# Attività 1
Ricopia dal brano su Elia tutto ciò che va da "Prendi la mia" giù fino a "di Dio, l’Oreb.".
# Attività 2
Riassumi in due frasi il brano su Elia.

# Brano estratto
● ● ●
Dal primo libro dei Re (1Re 19,4-8)
In
quei giorni, Elia s’inoltrò nel deserto una giornata di cammino e andò a
sedersi sotto una ginestra. Desideroso di morire, disse: «Ora basta, Signore!
Prendi la mia vita, perché io non sono migliore dei miei padri». Si coricò e si
addormentò sotto la ginestra. Ma ecco che un angelo lo toccò e gli disse:
«Àlzati, mangia!». Egli guardò e vide vicino alla sua testa una focaccia, cotta
su pietre roventi, e un orcio d’acqua. Mangiò e bevve, quindi di nuovo si
coricò. Tornò per la seconda volta l’angelo del Signore, lo toccò e gli disse:
«Àlzati, mangia, perché è troppo lungo per te il cammino». Si alzò, mangiò e
bevve. Con la forza di quel cibo camminò per quaranta giorni e quaranta notti fino
al monte di Dio, l’Oreb.
Dalla lettera di san Paolo apostolo agli
Efesìni (Ef 4,30-5,2)
● ● ●
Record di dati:

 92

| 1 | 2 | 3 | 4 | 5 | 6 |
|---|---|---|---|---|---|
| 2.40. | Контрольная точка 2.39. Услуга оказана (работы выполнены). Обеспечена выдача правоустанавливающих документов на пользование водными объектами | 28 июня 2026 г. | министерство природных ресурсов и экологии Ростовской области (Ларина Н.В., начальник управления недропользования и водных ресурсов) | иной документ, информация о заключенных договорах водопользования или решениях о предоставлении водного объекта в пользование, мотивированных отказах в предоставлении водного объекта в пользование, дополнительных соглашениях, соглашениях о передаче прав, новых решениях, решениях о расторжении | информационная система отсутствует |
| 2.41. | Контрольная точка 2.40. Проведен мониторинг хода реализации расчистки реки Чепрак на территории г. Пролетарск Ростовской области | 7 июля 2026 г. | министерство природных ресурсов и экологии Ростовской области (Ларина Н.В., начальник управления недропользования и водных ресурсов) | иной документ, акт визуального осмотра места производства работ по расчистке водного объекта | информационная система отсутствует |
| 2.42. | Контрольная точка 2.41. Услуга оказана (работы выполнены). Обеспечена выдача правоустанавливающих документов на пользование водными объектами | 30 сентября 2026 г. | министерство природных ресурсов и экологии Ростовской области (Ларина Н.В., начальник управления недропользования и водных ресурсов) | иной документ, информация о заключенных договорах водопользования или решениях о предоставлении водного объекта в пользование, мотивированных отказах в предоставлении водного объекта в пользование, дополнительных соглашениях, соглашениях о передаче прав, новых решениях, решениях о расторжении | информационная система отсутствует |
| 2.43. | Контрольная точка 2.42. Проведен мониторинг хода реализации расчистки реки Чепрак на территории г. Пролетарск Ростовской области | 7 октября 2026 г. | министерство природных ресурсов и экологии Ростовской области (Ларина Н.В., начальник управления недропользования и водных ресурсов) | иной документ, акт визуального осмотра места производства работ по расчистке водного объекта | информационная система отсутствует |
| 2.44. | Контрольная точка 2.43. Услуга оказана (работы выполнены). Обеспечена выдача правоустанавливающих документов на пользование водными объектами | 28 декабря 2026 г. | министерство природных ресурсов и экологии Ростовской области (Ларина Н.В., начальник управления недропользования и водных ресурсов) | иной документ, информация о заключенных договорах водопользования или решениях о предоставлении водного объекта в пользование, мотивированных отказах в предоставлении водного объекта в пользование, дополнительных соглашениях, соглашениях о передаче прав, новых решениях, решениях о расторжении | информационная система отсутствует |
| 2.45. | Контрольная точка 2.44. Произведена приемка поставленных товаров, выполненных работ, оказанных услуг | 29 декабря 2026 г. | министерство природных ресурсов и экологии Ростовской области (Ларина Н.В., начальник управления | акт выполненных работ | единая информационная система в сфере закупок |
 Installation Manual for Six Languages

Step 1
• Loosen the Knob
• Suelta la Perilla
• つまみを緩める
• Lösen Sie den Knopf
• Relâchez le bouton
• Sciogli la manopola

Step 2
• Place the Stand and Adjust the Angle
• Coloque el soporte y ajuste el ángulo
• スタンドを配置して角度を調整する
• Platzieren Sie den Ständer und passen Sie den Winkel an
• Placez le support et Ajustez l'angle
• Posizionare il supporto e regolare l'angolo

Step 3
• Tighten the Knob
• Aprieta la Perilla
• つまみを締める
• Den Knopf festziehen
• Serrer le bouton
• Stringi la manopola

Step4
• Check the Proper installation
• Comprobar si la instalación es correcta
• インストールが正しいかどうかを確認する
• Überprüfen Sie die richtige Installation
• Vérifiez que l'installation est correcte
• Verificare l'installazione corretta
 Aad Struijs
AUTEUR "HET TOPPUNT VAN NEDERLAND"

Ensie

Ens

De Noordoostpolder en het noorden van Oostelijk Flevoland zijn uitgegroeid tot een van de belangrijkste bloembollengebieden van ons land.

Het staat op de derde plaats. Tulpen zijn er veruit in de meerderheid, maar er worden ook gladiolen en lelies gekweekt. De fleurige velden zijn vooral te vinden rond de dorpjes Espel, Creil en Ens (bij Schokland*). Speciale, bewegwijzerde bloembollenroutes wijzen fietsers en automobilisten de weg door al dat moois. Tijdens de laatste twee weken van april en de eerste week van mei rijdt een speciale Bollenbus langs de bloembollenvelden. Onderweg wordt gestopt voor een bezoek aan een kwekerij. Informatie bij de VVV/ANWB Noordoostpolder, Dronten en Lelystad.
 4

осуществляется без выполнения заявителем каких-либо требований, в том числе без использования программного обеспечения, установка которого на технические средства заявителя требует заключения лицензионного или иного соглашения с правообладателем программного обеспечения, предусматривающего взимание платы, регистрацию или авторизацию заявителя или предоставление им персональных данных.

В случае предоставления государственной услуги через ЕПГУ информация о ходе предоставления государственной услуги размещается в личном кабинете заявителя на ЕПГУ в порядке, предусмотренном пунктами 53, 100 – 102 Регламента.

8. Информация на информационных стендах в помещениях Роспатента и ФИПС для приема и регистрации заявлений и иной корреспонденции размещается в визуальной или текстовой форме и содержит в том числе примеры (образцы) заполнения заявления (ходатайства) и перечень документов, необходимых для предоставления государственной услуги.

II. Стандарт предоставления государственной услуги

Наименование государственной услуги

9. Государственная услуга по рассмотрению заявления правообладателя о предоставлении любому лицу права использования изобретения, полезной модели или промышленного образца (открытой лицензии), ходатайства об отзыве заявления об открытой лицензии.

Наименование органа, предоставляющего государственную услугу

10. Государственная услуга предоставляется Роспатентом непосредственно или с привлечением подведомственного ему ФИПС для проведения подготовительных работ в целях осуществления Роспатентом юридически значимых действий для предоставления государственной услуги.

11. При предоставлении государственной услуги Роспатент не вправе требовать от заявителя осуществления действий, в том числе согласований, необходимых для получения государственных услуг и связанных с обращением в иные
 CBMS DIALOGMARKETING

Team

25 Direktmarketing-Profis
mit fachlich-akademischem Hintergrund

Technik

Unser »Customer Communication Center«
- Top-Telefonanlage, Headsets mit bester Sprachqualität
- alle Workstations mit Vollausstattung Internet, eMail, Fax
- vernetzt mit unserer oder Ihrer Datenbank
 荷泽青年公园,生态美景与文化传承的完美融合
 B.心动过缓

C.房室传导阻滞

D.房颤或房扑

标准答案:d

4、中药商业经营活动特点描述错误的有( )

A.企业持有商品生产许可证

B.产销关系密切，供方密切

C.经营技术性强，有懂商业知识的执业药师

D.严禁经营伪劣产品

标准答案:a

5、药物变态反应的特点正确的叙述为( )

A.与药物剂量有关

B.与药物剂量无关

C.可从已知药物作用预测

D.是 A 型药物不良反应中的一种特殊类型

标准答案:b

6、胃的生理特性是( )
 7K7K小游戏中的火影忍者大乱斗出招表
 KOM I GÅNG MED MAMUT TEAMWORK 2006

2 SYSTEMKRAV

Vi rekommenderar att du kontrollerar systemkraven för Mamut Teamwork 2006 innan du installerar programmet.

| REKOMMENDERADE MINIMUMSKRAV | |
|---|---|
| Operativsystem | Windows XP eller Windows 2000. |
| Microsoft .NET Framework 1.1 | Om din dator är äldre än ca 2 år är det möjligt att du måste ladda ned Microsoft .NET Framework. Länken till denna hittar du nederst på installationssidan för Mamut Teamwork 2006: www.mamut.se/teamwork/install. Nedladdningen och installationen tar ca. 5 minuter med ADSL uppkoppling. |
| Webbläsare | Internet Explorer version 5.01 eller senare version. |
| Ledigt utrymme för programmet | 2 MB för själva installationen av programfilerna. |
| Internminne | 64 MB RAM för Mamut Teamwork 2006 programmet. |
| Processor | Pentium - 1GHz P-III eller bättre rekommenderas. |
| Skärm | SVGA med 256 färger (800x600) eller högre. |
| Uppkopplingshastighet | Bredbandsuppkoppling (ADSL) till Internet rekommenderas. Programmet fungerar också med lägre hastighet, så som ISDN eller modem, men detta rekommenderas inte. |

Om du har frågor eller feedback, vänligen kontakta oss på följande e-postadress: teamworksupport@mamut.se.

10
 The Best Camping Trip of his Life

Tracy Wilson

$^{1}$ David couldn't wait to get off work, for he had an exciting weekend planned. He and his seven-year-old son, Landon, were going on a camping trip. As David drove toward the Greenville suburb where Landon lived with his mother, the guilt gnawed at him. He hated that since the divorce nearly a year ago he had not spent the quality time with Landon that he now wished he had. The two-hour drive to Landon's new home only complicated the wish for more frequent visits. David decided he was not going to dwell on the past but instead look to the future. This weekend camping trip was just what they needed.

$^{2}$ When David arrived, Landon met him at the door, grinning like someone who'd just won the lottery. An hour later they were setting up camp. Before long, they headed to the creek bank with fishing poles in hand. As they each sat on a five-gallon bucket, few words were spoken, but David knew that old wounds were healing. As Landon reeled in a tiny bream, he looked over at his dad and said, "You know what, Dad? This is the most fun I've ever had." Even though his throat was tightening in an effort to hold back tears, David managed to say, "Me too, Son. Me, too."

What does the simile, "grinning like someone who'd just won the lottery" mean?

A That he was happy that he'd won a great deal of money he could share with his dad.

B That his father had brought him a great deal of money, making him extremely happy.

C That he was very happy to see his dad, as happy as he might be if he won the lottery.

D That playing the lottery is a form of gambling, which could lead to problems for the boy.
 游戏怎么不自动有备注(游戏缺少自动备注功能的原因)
● ● ●
# Risposta 1
Prendi la mia vita, perché io non sono migliore dei miei padri». Si coricò e si
addormentò sotto la ginestra. Ma ecco che un angelo lo toccò e gli disse:
«Àlzati, mangia!». Egli guardò e vide vicino alla sua testa una focaccia, cotta
su pietre roventi, e un orcio d’acqua. Mangiò e bevve, quindi di nuovo si
coricò. Tornò per la seconda volta l’angelo del Signore, lo toccò e gli disse:
«Àlzati, mangia, perché è troppo lungo per te il cammino». Si alzò, mangiò e
bevve. Con la forza di quel cibo camminò per quaranta giorni e quaranta notti fino
al monte di Dio, l’Oreb.

# Risposta 2
Elia si inoltrò nel deserto per una giornata di cammino e, sedutosi sotto una ginestra, chiese al Signore di prendergli la vita, poi si addormentò. Un angelo lo toccò due volte dicendogli di alzarsi e mangiare, ed egli, dopo aver mangiato la focaccia e bevuto l'acqua, con la forza di quel cibo camminò quaranta giorni e quaranta notti fino all'Oreb, il monte di Dio.